Fight Your Writer’s Block

Writer’s block adalah musuh utama bagi setiap penulis. WB juga nyaris sama seperti kanker, jika tetap dibiarkan tanpa diobati, maka ia akan menyerang organ-organ yang lain dan cepat atau lambat, menulis hanya akan jadi kenangan. Kebayang enggak sih kalau suatu hari kamu bercerita seperti ini ketika di toko buku dan melihat nama teman kamu tertulis di sampulnya, “Aku juga seorang penulis, seperti dia, tapi itu dulu.” Mengerikan, dan menyedihkan.

Penulis yang sedang diserang virus WB biasanya berbagai macam motivasi untuk membuat moodnya kembali lagi. Padahal tidak selamanya motivasi eksternal itu bisa berguna. Teriakan-teriakan seperti; ayo menulis lagi, semangat ya Kakak, aku kangen tulisan kamu, dan lain-lain. Motivasi seperti itu tidak akan mengubah banyak kecuali memberikan efek ‘mengurangi beban’. Tapi, untuk membangkitkan mood kamu sendiri, it depends on your own effort.

Sebagai penulis yang rentan terhadap WB, aku sudah pernah mengalami jatuh dan lebam-lebam gara-gara kehilangan mood. Banyak faktor yang membuat WB ini menyerang, tapi aku selalu menganggap bahwa hidup adalah sebuah pertarungan yang harus dimenangkan, dan aku tidak ingin melihat virus menyebalkan bernama Writer’s Block bisa membuatku tumbang. Berikut adalah beberapa tips yang berguna untukku, semoga juga berguna untukmu.
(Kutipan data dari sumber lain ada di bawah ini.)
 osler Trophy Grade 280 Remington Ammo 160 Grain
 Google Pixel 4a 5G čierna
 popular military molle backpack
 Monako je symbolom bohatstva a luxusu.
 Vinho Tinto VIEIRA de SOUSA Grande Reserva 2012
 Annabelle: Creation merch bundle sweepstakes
1. TIDUR. Tubuh yang lelah tidak bisa dibawa untuk berpikir atau merasa. Berikan tubuhmu haknya, jangan dzalim. Memang, nyaris kebanyakan penulis selalu terserang insomnia, tapi tidurlah jika otakmu sudah tidak bisa diajak bekerja.
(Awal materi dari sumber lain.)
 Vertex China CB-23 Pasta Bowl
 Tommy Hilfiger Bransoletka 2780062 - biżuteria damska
2. MENDENGARKAN MUSIK. Nada-nada selain akan membuat tubuh dan pikiran santai, ternyata juga bisa menghantarkan berkarung-karung rasa yang sebelumnya sudah kita lupa. Musik berguna sebagai pembatas halaman kehidupan.

3. JALAN-JALAN. Ke luar negeri? Hehehe.. tidak, aku tidak merekomendasikannya. Tapi kalau budget memungkinkan, kenapa tidak? Kalau budget minim, pergilah ke pantai atau ke taman atau ke tempat-tempat yang bisa membuatmu kembali rileks dan senang. Eits, jalan-jalan ke mall dan belanja sangat tidak disarankan karena setelah belanja biasanya malah jadi stress.
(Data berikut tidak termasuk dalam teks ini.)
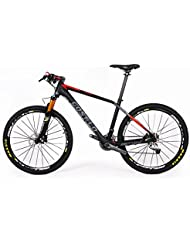 "Costelo Attack montaña MTB bicicleta de fibra de carbono completo 27.5er 650B 15""17"", color rojo, tamaño Shimano610"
4. MEMBACA. Baca apa saja, kumcer, puisi, novel, atau buku apapun. Memang sih, sebaiknya menulis dan membaca itu dilakukan beriringan, tapi jika kamu sama sekali tidak bisa menulis, maka membacalah.

5. NGOBROL. Mau dengan sesama penulis lagi, mau dengan orang lain yang sama sekali tidak mengerti tentang penulisan. Itu terserah kamu. Efek ngobrol adalah seperti menggelontorkan air yang sudah terlalu penuh di bak. Maka mengobrol akan mengosongkan isi pikiran yang terlalu penuh.

6. MELAMUN. Kenapa melamun? Karena melamun itu menyenangkan ^O^. Kadang begitu banyak imaji yang berkeliaran di kepala sementara kamu tidak mampu menuliskannya, ya karena sedang WB tadi. Maka buatlah sebuah cerita di dalam kepalamu, persis seperti menulis, ada tokoh, ada konflik, dan lain-lain. Aku sering memperlakukan melamun sama dengan menulis, hanya beda media.